Try to stay on topic, guys...

Anyway, what about every character in Family Guy? That show is just pandering to their fan base, who demand that Old Man Herbert or the Giant Chicken be in every episode.

Ekkostar said:

I agree about Snape. I loved Snape when I read the books and in the movies, but I loved him in the way I love Darth Vader: Because he was the bad ass with a cool back story. Unfortunately all the little fangirls had to go and mess it up and write terrible cliched slash fiction about him and every other male in the series.

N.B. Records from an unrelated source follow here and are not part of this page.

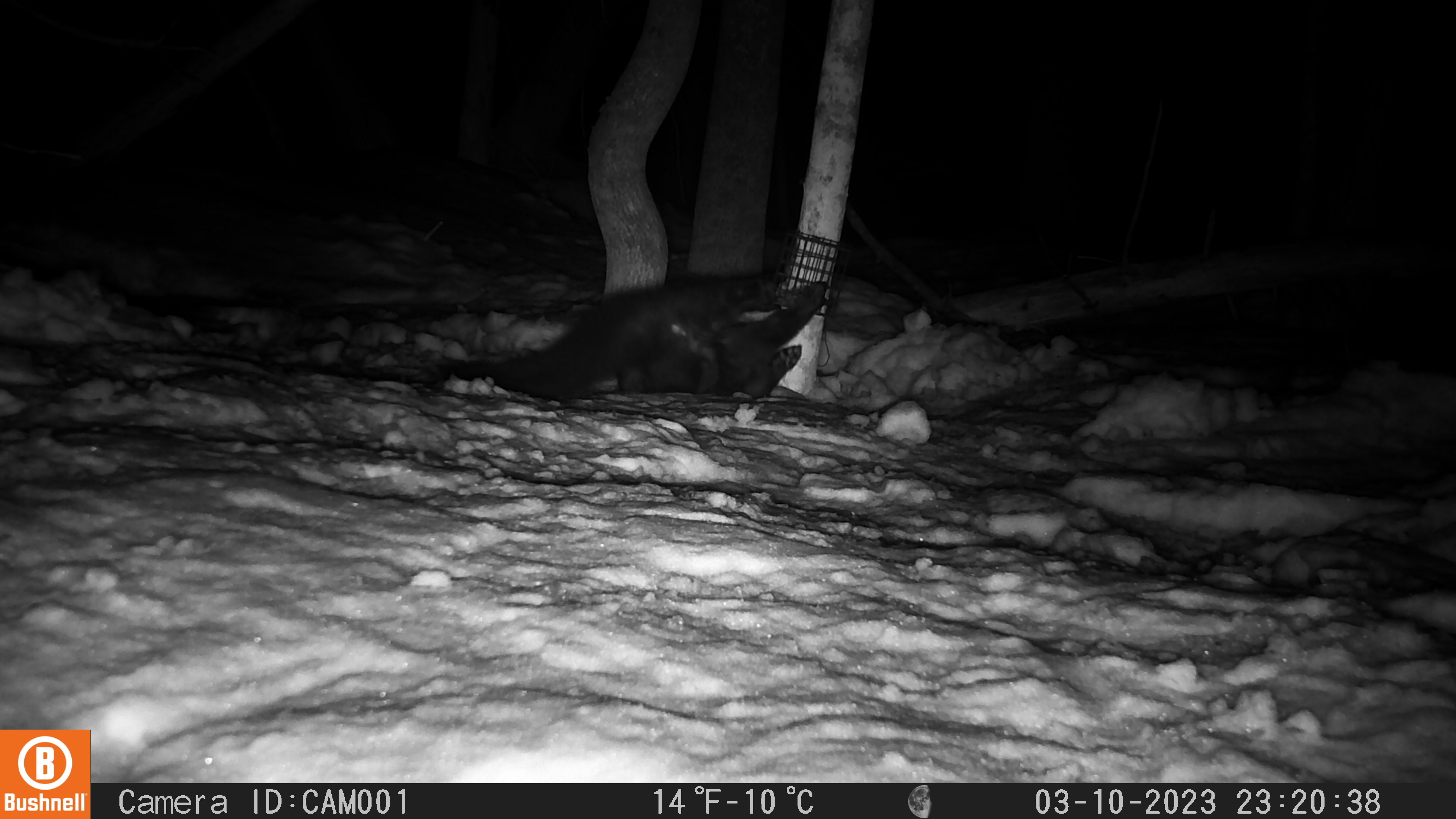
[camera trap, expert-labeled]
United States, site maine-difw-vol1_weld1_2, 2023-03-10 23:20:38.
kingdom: Animalia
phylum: Chordata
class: Mammalia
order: Carnivora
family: Mustelidae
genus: Pekania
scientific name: Pekania pennanti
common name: fisher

The same goes for Lupin and Sirius.

I still like Sonic the Hedgehog, but the new generation has sucked out all the fun of it by turning it too exclusively Japanese, which Sega and Sonic Team never intended in the first place.

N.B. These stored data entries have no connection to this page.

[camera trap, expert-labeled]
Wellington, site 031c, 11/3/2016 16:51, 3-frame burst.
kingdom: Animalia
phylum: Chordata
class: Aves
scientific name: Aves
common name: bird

The fangirls seem to ruin everything. They ruined Dr. House and Dr. Wilson, they're already having their way with Dark Knight Joker and now they're ruining literature because they seem to think Twilight is a good series of books.

MySpoonIsTooBig said:

Late in the game to post, but I just wanna say fuckin' WORD about Snape, and Alan Rickman. Couldn't they have casted some genuinely ugly guy so we wouldn't have to contend with fanbrats convinced that he is morally above reproach? I don't mind the people who like his jerkass side, it's the ones who think he's some poor innocent woobie that made me want to vomit during that fucking epilogue.
Count me in as a Lupin fangirl (though in a sane, non-psychotic sense:) and from my experiences in fandom he tended to attract a bit more level headed bunch. Or maybe I've just blocked out the really horrendous fic, I dunno.
And Draco... oh god don't get me started. He doesn't even have bad boy appeal in the books, he's a frikkin wuss-ass daddy's boy. I don't see what's so attractive about his actor in the movies, frankly.

noirakita said:

I admit being a huge Sonic fan, was quite ravenous during the genesis days, getting the comic books even. but as I grew up I was realizing it was sucking more and more. Although I did enjoy SA and SA2 on my dreamcast..but I never beat Sonic Heroes for my PS2, and don't give a damn to.

Jay said:

I think Alice and the Mad hatter should be on here. I don't think any art, save for old Disney cells, exists that isn't them in some forced romantic pose or not-very-kinky-sex

Ryoga said:

Haha. I admit to comparing myself to the Comic Store guy at least once. lol.

zorban said:

You forgot Pyramid head, but actually.. it's ultimately the fault of the executives, the shareholders, and possibly the writers when a character is ruined. When the creator of something has control over it - like Monkey Punch's Lupin III or Herge's Tintin, you don't see this crap happening. When a corporation chooses to have a character be "owned and controlled by corporate committee" it becomes a shadow.. a ghost.. a stupid, pointless thing. I'm saying this as an artist, and a person who can't stand Disneyfication/Corporatization of art.